BRIEF DESCRIPTION OF THE DRAWINGS
[0035] The patent or application file contains at least one drawing
executed in color. Copies of this patent or patent application
publication with color drawing(s) will be provided by the Office
upon request and payment of the necessary fee.
[0036] Those of skill in the art will understand that the drawings,
described below, are for illustrative purposes only.
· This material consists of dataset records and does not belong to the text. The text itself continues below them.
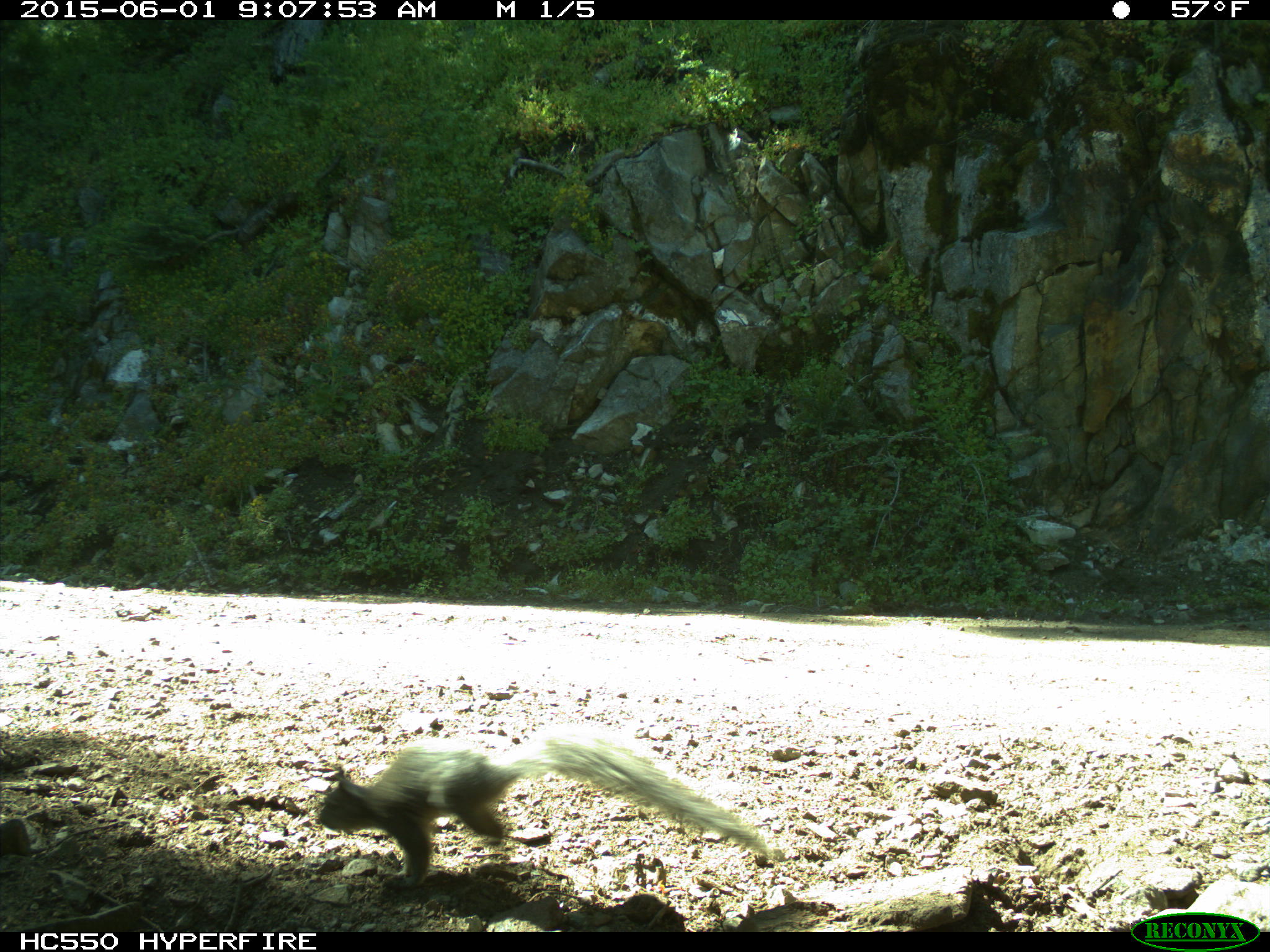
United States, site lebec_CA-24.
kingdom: Animalia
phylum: Chordata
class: Mammalia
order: Rodentia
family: Sciuridae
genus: Sciurus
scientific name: Sciurus carolinensis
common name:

The drawings
are not intended to limit the scope of the present teachings in any
way.
[0037] FIG. 1 depicts an exemplary process.
[0038] FIG. 2A depicts an exemplary embodiment of a scratchpad
design.
[0039] FIG. 2B depicts an exemplary embodiment of a scratchpad
design with guide RNA (gRNA) binding sequences.
[0040] FIG. 2C depicts an exemplary embodiment of a scratchpad
design with guide RNA (gRNA) binding sequences and barcode
sequences.
[0041] FIG. 2D depicts an exemplary embodiment of a target site
within a genetic scratchpad.
[0042] FIG. 3A depicts the mechanism for a Clustered Regularly
Interspaced Short Palindromic Repeats (CRISPR) system.
[0043] FIG. 3B depicts an exemplary expression cassette for gRNA
expression.
[0044] FIG. 3C depicts an exemplary expression cassette for Cas9
protein expression.
[0045] FIG. 4A depicts an exemplary embodiment with multiple
gRNAs.
[0046] FIG. 4B depicts an exemplary embodiment of a genetic
scratchpad with multiple gRNA binding regions.
[0047] FIG. 4C depicts an exemplary embodiment, illustrating
mutations in multiple cell cycle generations.
[0048] FIG. 4D depicts an exemplary embodiment with a single
gRNA.
[0049] FIG. 4E depicts an exemplary embodiment of a genetic
scratchpad with a gRNA binding region coupled with multiple barcode
sequences.
[0050] FIG. 4F depicts an exemplary embodiment, illustrating
mutations in multiple cell cycle generations.
[0051] FIG. 5A depicts an exemplary embodiment, illustrating
multiple rounds of probe hybridization.
[0052] FIG. 5B depicts exemplary schematic images from multiple
rounds of probe hybridization.
[0053] FIG. 5C depicts exemplary embodiments, illustrating the
color code representing a particular target site.
[0054] FIG. 6A depicts an exemplary embodiment with multiple
gRNAs.
[0055] FIG. 6B depicts an exemplary embodiment, illustrating
multiple genetic scratchpads each containing one of a few distinct
gRNA binding region.
[0056] FIG. 6C depicts an exemplary embodiment, illustrating
mutations in multiple cell cycle generations.
[0057] FIG. 7A depicts an exemplary embodiment of a genetic
scratchpad.
[0058] FIG. 7B depicts an exemplary linage tree.
[0059] FIGS. 7C-7E illustrate an example overall system for
recording and in situ readout of cell lineage. 7C) Barcoded
scratchpads provide a general purpose recording element whose state
can be irreversibly altered by Cas9/gRNA-mediated cleavage. 7D) The
recording system consists of three types of components, all stably
integrated into the genome: (1) a Cas9 variant containing an
inducible degron (DD) that is stabilized by the small molecule
Shield1. (2) A Wnt-inducible gRNA targeting the scratchpad,
co-expressed with a fluorescent protein (mTurquoise). Ribozyme
sequences (HH, HDV) enable gRNA excision. (3) A set of barcoded
scratchpads (two-colour elements) integrated throughout the genome.
Inverted triangles in 7C and 7D denote PiggyBac terminal repeats,
used for genome integration. 7E) The recording and readout process.
During recording, scratchpads collapse stochastically as cells
proliferate, producing distinct scratchpad states in each cell.
During readout, individual mRNA molecules are detected with a
single scratchpad-specific probe set (orange, inset), and multiple
barcode-specific probe sets (blue, green, inset) through sequential
rounds of hybridization and imaging. Uncollapsed scratchpads
produce co-localized barcode and scratchpad signals (overlapping
dots), while collapsed scratchpads produce only a barcode-specific
signal (single dots).
[0060] FIG. 8A depicts an exemplary embodiment, illustrating
deletion mutation in a genetic scratchpad in mammalian cells.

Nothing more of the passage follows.